George Luks | |
Birth Date: | August 13, 1867 |
Birth Place: | Williamsport, Pennsylvania, U.S. |
Death Place: | New York City, U.S. |
Field: | Painting, comics |
Training: | Pennsylvania Academy |
Movement: | Ashcan School |
Works: | The Wrestlers |
George Benjamin Luks (August 13, 1867 – October 29, 1933) was an American artist, identified with the aggressively realistic Ashcan School of American painting. After travelling and studying in Europe, Luks worked as a newspaper illustrator and cartoonist in Philadelphia, where he became part of a close-knit group, led by Robert Henri, that set out to defy the genteel values imposed by the influential National Academy of Design. His best-known paintings reflect the life of the poor and hard-pressed on Manhattan’s Lower East Side.
Luks was born in Williamsport, Pennsylvania, to Central European immigrants. According to the 1880 census, his father was born in Poland and his mother in Bavaria, Germany. His father was a physician and apothecary and his mother was an amateur painter and musician. The Luks family eventually moved to Pottsville, Pennsylvania, in east central Pennsylvania, near the coal fields. In this setting, he learned at a young age about poverty and compassion as he observed his parents helping the coal miners' families.[1]
Luks began his working life in vaudeville. He and his younger brother played the Pennsylvania and New Jersey vaudeville circuit in the early 1880s while still in their teens.[2]
He left performing when he decided to pursue a career as an artist. Luks knew from a young age that he wanted to be an artist and studied briefly at the Pennsylvania Academy of the Fine Arts before he traveled to Europe, where he attended several art schools and studied the Old Masters. He became an admirer of Spanish and Dutch painting, especially the work of Diego Velázquez and Frans Hals. Manet's energy and technique also appealed to Luks.[3] Later he went to Düsseldorf, where he lived with a distant relative, allegedly a retired lion tamer, and took classes at the Düsseldorf School of Art. He eventually abandoned Düsseldorf for the more stimulating spheres of London and Paris.
In 1893, Luks returned to Philadelphia, where he eventually found work as an illustrator for the Philadelphia Press. As Robert L. Gambone writes, "Luks's experience as a Press artist-reporter proved seminal to his career, not so much for the work he accomplished as for the lifelong friends he acquired."[4] Working at that newspaper, he met John Sloan, William Glackens, and Everett Shinn. These men would gather for weekly meetings, ribaldly social as well as intellectual, at the studio of Robert Henri, a painter several years their senior. Henri encouraged his younger friends to read Whitman, Emerson, Zola, and Ibsen as well as William Morris Hunt's Talks on Art and George Moore's Modern Painting. Chafing under the limitations of the Genteel Tradition, he wanted them to consider the need for a new style of painting that would speak more to their own time and experience. Henri was a persuasive advocate for the vigorous depiction of ordinary life; he believed American painters needed to shun genteel subjects and academic polish and to learn to paint more rapidly.[5] In Luks, he had a ready listener but also a man who was never going to be comfortable in the role of acolyte.
In 1896, Luks moved to New York City and began work as an artist for Joseph Pulitzer's New York World, where one of his assignments was to draw the popular Hogan's Alley comic strip series (featuring the Yellow Kid). Luks began drawing the Yellow Kid after its creator, Richard F. Outcault, departed the World for William Randolph Hearst's New York Journal. [6] [7]
During his time as an illustrator there, he lived with William Glackens.[8] Along with Everett Shinn and Robert Henri, Glackens encouraged Luks to spend more time on his serious painting.[9] What ensued were several productive years in which Luks painted some of the most vigorous examples of what would be called "Ashcan art."

** TASK LIST **
1. Reproduce word for word the stretch of the George Luks article from "George Luks |" through "Lower East Side.".
2. Answer these questions from the George Luks article:
(a) According to the 1880 census, where was Luks's mother born?
(b) In what year did Luks return to Philadelphia?
(c) Which comic strip series was Luks assigned to draw at the New York World?

** INFORMATION PROVIDED **
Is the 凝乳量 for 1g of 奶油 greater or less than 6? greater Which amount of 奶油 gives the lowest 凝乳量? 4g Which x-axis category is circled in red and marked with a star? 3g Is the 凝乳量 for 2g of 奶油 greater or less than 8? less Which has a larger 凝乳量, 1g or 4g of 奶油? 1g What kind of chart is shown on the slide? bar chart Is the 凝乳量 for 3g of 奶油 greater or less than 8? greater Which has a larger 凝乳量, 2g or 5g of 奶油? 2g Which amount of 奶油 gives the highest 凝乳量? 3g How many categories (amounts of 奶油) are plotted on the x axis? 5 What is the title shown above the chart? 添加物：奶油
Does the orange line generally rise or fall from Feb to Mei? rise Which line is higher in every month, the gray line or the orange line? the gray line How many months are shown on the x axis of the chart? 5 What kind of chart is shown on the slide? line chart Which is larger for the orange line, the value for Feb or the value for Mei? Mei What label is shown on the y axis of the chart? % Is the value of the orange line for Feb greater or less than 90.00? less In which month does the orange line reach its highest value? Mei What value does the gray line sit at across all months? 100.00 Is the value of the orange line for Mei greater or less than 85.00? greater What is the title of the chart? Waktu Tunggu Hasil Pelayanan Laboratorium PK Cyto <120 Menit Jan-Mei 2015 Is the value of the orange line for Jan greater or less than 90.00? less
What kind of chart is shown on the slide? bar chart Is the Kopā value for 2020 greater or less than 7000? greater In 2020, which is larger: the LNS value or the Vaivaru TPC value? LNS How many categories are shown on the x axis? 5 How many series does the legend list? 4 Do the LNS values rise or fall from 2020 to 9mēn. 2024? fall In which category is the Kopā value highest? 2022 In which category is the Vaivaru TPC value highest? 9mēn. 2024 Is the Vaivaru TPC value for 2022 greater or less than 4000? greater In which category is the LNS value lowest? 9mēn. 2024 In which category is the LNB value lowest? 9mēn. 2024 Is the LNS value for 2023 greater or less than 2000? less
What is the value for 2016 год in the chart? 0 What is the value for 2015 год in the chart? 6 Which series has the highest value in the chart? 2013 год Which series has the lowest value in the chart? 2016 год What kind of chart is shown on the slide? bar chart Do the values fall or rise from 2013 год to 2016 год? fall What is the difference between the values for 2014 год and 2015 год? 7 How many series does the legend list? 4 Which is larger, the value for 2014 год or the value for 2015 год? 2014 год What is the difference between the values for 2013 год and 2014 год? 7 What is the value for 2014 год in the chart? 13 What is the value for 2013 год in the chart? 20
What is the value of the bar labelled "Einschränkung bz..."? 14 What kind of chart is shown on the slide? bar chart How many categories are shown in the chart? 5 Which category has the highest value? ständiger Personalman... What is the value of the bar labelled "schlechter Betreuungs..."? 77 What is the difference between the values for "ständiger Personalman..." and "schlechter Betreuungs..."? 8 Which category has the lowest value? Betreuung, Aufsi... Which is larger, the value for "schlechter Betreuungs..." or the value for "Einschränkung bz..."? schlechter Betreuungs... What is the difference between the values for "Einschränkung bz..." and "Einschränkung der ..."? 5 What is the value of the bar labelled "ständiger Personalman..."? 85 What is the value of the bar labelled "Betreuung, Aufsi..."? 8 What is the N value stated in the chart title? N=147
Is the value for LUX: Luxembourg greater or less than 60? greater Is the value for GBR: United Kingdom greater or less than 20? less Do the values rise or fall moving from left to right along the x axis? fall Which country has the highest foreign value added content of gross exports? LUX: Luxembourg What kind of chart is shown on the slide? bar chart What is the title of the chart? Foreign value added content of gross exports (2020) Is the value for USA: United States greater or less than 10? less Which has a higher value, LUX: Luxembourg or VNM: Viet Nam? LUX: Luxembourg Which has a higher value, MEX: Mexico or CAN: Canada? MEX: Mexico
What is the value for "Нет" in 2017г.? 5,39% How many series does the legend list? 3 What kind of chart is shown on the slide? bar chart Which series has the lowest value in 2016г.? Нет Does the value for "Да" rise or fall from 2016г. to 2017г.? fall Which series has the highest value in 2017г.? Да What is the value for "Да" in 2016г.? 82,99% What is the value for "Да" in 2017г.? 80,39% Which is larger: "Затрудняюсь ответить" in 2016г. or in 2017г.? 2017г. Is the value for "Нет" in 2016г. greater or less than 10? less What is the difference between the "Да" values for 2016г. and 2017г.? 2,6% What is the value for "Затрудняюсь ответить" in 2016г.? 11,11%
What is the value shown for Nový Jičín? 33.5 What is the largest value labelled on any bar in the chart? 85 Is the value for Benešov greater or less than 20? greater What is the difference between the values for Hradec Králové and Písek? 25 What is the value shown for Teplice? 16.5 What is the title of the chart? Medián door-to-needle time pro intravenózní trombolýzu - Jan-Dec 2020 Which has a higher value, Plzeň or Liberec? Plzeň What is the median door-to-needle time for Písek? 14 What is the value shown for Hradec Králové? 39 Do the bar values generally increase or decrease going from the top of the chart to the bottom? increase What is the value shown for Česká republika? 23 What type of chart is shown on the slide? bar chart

** ANSWERS PER TASK **
1.
George Luks | |
Birth Date: | August 13, 1867 |
Birth Place: | Williamsport, Pennsylvania, U.S. |
Death Place: | New York City, U.S. |
Field: | Painting, comics |
Training: | Pennsylvania Academy |
Movement: | Ashcan School |
Works: | The Wrestlers |
George Benjamin Luks (August 13, 1867 – October 29, 1933) was an American artist, identified with the aggressively realistic Ashcan School of American painting. After travelling and studying in Europe, Luks worked as a newspaper illustrator and cartoonist in Philadelphia, where he became part of a close-knit group, led by Robert Henri, that set out to defy the genteel values imposed by the influential National Academy of Design. His best-known paintings reflect the life of the poor and hard-pressed on Manhattan’s Lower East Side.

2.
(a) Bavaria, Germany
(b) 1893
(c) Hogan's Alley, featuring the Yellow Kid